■ QUESTIONS
a. According to the passage on early Roman kings, how many members sat in the Senate?
b. Please reproduce the passage on early Roman kings from "Establishment of religion." to "regulated the calendar.".
c. Carry on the passage on early Roman kings from where it stops.

■ PROVIDED PASSAGE

BEGIN

The government, though monarchical, was limited. The king was bound to lay all questions of moment before the assembly of the thirty curiæ, called the Comitia Curiata. But the king had a council called the Senate, composed of one hundred members, who were called Patres, or Fathers, and doubtless were the heads of clans called Gentes. The Gentes were divided into Familiæ, or families. These Patres were the heads of the patrician houses—that class who alone had political rights, and who were Roman citizens.

Numa Pompilius.

Romulus is said to have reigned justly and ably for thirty-seven years, and no one could be found worthy to succeed him. At length the Roman tribe, the Ramnes, elected Numa Pompilius, from the Sabines, a man of wisdom and piety, and said to have acquired his learning from Pythagoras. This king instituted the religious and civil legislation of Rome, and built the temple of Janus in the midst of the Forum, whose doors were shut in peace and opened in war, but were never closed from his death to the reign of Augustus, but a brief period after the first Punic war.

Establishment of religion.

He established the College of Pontiffs, who directed all the ceremonies of religion and regulated festivals and the system of weights and measures; also the College of Augurs, who interpreted by various omens the will of the gods; and also the College of Heralds, who guarded the public faith. He fixed the boundaries of fields, divided the territory of Rome into districts, called pagi, and regulated the calendar.

Tullus Hostilius. The Horatii and the Curiatii.

END

■ PROVIDED RECORDS
BEGIN

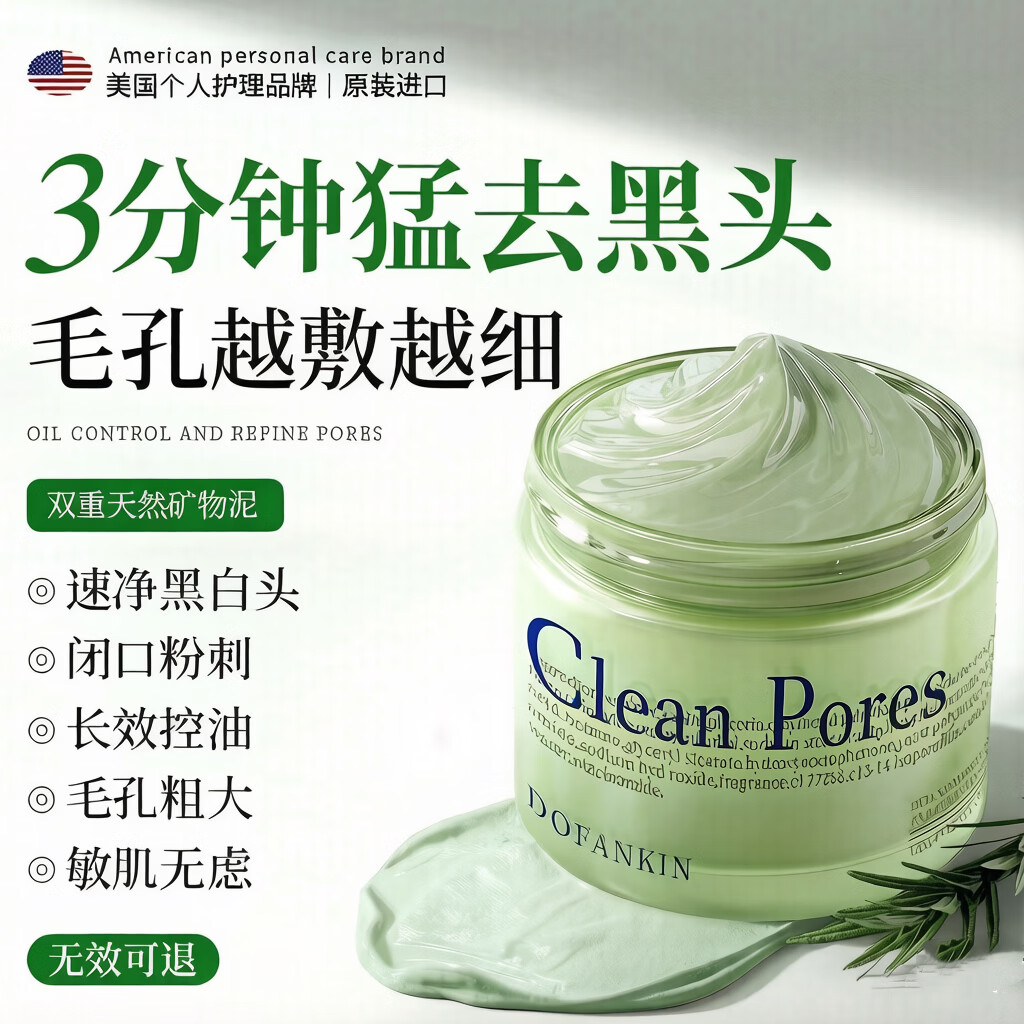 DOFANKIN进口清洁泥膜涂抹面膜强力去黑头粉刺闭口收缩毛孔控油祛痘男女士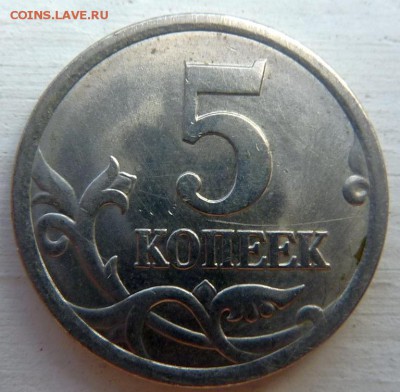 5 копеек 2005-М.Штемпель Б4 по А.С. - 02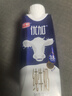 光明优加纯牛奶250ml*10盒 100%生牛乳 梦幻盖年货礼盒装 实拍图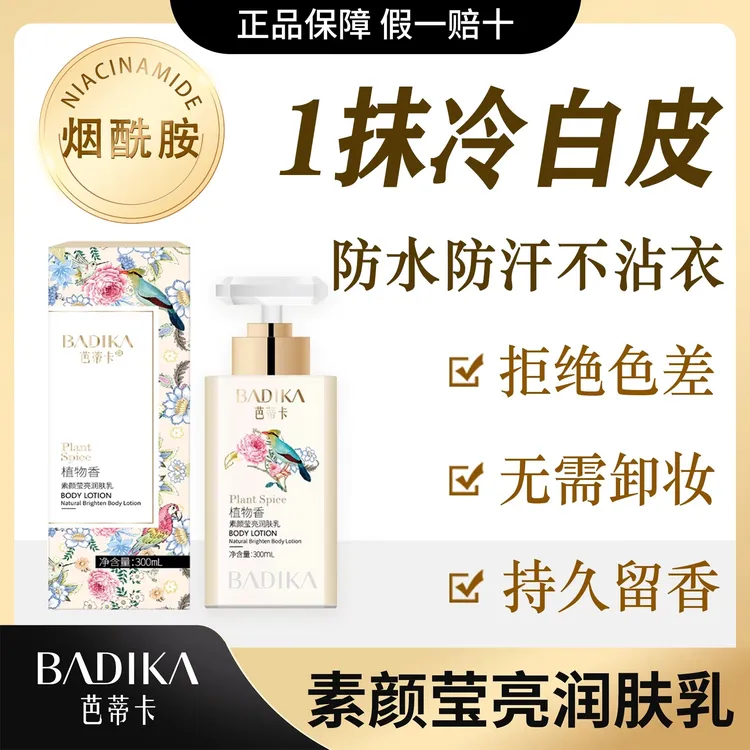 【一抹冷白皮】芭蒂卡素颜莹亮润肤乳香氛保湿补水清爽留香300ml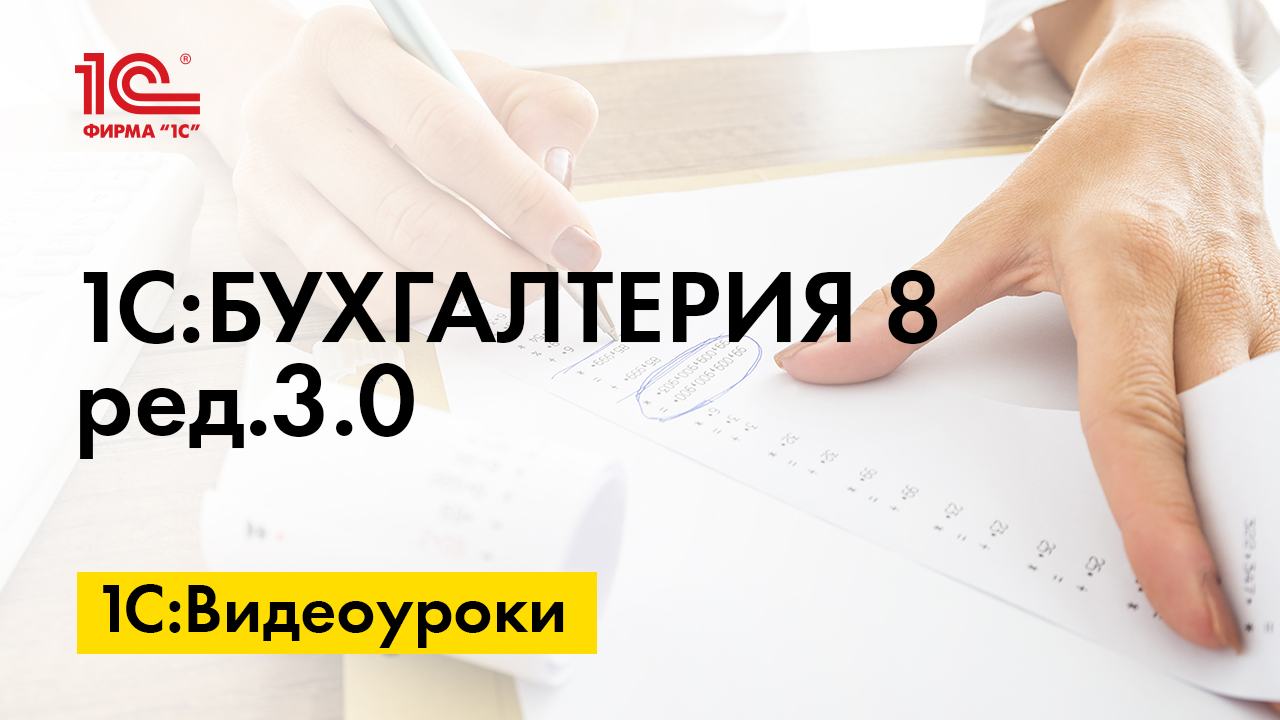 Корректировка реализации в 1С пошаговая инструкция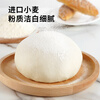Zhanyi Baking Ingredients Bread Flour Glutinous Rice Bread Household Flour Rice Bread Wheat Flour Hand-Teared Bread 500g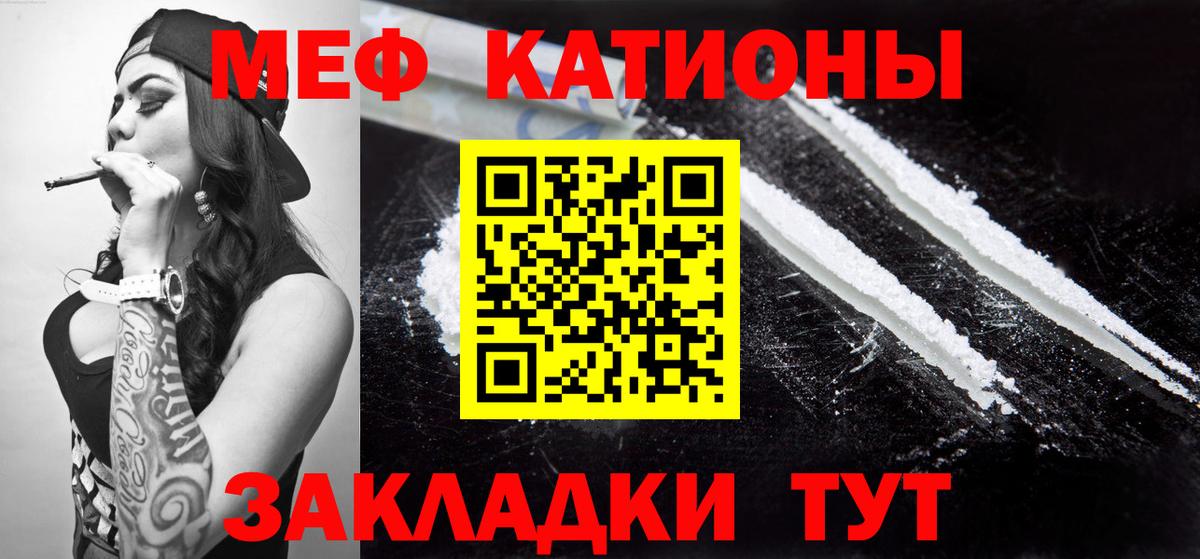 Мефедрон  Дивногорск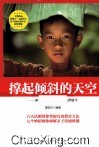 撑起倾斜的天空  如何做好留守孩子的心理辅导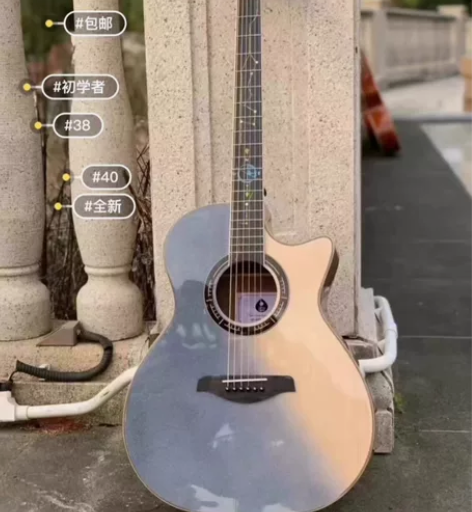 捡漏！捡漏！全新吉他【琴行不做了】原价16...
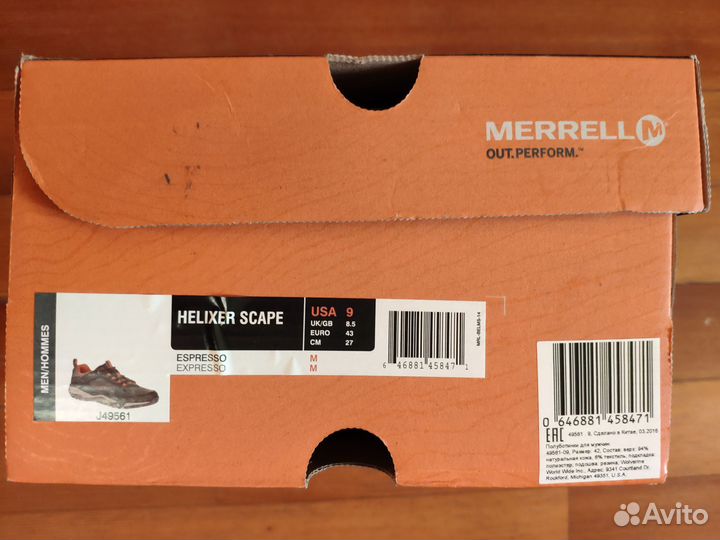 Кроссовки мужские Merrell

END

■ EXERCISE RESPONSES
a. One hundred members.

b.
Establishment of religion.

He established the College of Pontiffs, who directed all the ceremonies of religion and regulated festivals and the system of weights and measures; also the College of Augurs, who interpreted by various omens the will of the gods; and also the College of Heralds, who guarded the public faith. He fixed the boundaries of fields, divided the territory of Rome into districts, called pagi, and regulated the calendar.

c.
According to the legends, Tullus Hostilius was the third king of Rome, elected by the curiæ. He assigned the Cælian Mount for the poor, and the strangers who flocked to Rome, and was a warlike sovereign. The great event of his reign was the destruction of Alba. The growing power of Rome provoked the jealousy of this ancient seat of Latin power, and war ensued. The armies of the two States were drawn up in battle array, when it was determined that the quarrel should be settled by three champions, chosen from each side. Hence the beautiful story of the Curiatii and the Horatii, three brothers on each side. Two of the Horatii were slain, and the three Curiatii were wounded. The third of the Horatii affected to fly, and was pursued by the Curiatii, but as they were wounded, the third Roman subdued them in detail, and so the Albans became subjects of the Romans. The conqueror met his sister at one of the gates, who, being betrothed to one of the Curiatii, reproached him for the death of her lover, which so incensed him that he slew her. Thus early does patriotism surmount natural affections among the Romans. But Horatius was nevertheless tried for his life by two judges and condemned. He appealed to the people, who reversed the judgment—the first instance on record of an appeal in a capital case to the people, which subsequently was the right of Roman citizens.

Destruction of Alba.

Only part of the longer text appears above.